Task directions: Each record should be returned exactly as it is written.

Brief descriptive captions:
=======

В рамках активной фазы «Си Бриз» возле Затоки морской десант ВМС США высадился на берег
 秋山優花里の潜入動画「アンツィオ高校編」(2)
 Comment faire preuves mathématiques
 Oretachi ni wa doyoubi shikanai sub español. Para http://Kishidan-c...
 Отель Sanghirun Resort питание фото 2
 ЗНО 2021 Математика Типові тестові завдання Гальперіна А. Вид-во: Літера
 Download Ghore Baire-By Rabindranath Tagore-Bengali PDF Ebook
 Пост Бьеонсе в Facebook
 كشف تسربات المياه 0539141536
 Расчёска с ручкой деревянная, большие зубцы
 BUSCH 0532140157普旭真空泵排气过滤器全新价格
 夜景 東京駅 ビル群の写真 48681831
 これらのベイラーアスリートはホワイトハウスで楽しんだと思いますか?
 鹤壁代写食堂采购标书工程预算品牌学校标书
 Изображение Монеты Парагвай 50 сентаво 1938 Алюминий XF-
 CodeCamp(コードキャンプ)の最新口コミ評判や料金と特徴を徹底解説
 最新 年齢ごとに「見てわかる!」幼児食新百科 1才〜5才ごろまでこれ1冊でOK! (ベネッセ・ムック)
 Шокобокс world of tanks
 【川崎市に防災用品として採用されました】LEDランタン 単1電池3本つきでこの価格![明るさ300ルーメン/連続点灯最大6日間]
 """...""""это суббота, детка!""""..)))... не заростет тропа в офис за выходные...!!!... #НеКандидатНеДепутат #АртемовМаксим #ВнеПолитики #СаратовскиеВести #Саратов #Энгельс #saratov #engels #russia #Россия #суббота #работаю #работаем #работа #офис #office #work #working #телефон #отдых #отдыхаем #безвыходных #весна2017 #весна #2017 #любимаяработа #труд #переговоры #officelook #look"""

=======

Response to this exercise:
В рамках активной фазы «Си Бриз» возле Затоки морской десант ВМС США высадился на берег
 秋山優花里の潜入動画「アンツィオ高校編」(2)
 Comment faire preuves mathématiques
 Oretachi ni wa doyoubi shikanai sub español. Para http://Kishidan-c...
 Отель Sanghirun Resort питание фото 2
 ЗНО 2021 Математика Типові тестові завдання Гальперіна А. Вид-во: Літера
 Download Ghore Baire-By Rabindranath Tagore-Bengali PDF Ebook
 Пост Бьеонсе в Facebook
 كشف تسربات المياه 0539141536
 Расчёска с ручкой деревянная, большие зубцы
 BUSCH 0532140157普旭真空泵排气过滤器全新价格
 夜景 東京駅 ビル群の写真 48681831
 これらのベイラーアスリートはホワイトハウスで楽しんだと思いますか?
 鹤壁代写食堂采购标书工程预算品牌学校标书
 Изображение Монеты Парагвай 50 сентаво 1938 Алюминий XF-
 CodeCamp(コードキャンプ)の最新口コミ評判や料金と特徴を徹底解説
 最新 年齢ごとに「見てわかる!」幼児食新百科 1才〜5才ごろまでこれ1冊でOK! (ベネッセ・ムック)
 Шокобокс world of tanks
 【川崎市に防災用品として採用されました】LEDランタン 単1電池3本つきでこの価格![明るさ300ルーメン/連続点灯最大6日間]
 """...""""это суббота, детка!""""..)))... не заростет тропа в офис за выходные...!!!... #НеКандидатНеДепутат #АртемовМаксим #ВнеПолитики #СаратовскиеВести #Саратов #Энгельс #saratov #engels #russia #Россия #суббота #работаю #работаем #работа #офис #office #work #working #телефон #отдых #отдыхаем #безвыходных #весна2017 #весна #2017 #любимаяработа #труд #переговоры #officelook #look"""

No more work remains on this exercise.